With schools across the state closed for the remainder of the 2019-20 academic year, Spring and Klein ISDs are taking extra steps to provide essential services and support to students receiving specialized education as at-home learning becomes the new norm.
With 10% of Spring ISD’s student population eligible for special education services, Executive Director of Special Education Margaret Sherwood said communication between families, teachers and other staff during at-home learning is critical to avoid overwhelming families and ensure students’ essential needs are met. Sherwood said her department is working to provide project-based learning modules for teachers to implement virtually or through printed lesson packets, which began April 13.
“We're trying to make sure that we're giving our parents the best information we have and as many resources as possible so that if they need something more than the school can give, ... we've pointed them in the right direction to get those needs met,” Sherwood said.
According to Sherwood, the district is now taking steps to incorporate additional service providers outside of the district who may have normally supported students prior to school closures.
“If my student received speech therapy and occupational therapy, we want [teachers] to reach out to those service providers to sort of sketch out the essential things that the student needs,” she said. “And then, as a team, [they will] contact the parent to get the parents input into remote learning either by Chromebook or through a paper packet.”

*What this task involves:* In the special education article, what percentage of Spring ISD's student population is eligible for special education services? Please answer briefly. None of the items below are needed.

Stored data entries
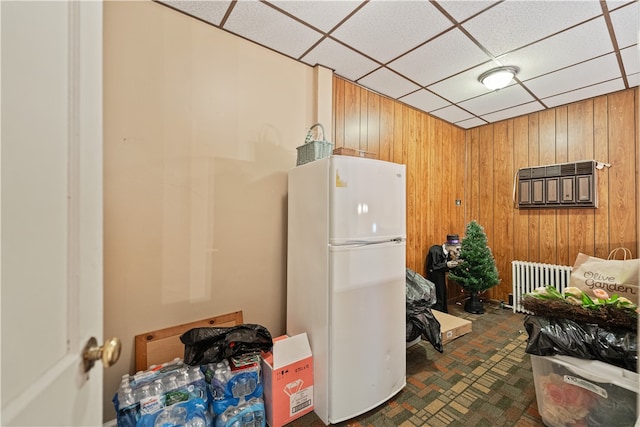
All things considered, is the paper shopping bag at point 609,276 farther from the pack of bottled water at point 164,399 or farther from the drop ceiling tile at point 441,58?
the pack of bottled water at point 164,399

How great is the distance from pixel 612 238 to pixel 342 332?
3.43 m

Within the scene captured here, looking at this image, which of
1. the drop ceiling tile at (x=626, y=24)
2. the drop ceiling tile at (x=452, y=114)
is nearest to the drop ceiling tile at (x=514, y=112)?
the drop ceiling tile at (x=452, y=114)

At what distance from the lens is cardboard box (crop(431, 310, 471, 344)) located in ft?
8.80

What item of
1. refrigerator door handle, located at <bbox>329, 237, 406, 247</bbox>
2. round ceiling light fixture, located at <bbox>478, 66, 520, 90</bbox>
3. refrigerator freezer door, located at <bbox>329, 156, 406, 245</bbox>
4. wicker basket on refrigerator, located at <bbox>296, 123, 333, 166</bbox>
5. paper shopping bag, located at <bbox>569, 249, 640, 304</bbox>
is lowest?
paper shopping bag, located at <bbox>569, 249, 640, 304</bbox>

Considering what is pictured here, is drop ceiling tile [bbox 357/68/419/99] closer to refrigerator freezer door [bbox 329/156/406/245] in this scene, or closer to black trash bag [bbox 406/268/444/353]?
refrigerator freezer door [bbox 329/156/406/245]

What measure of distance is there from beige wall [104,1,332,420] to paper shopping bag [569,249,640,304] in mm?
2607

*Exercise output:* 10%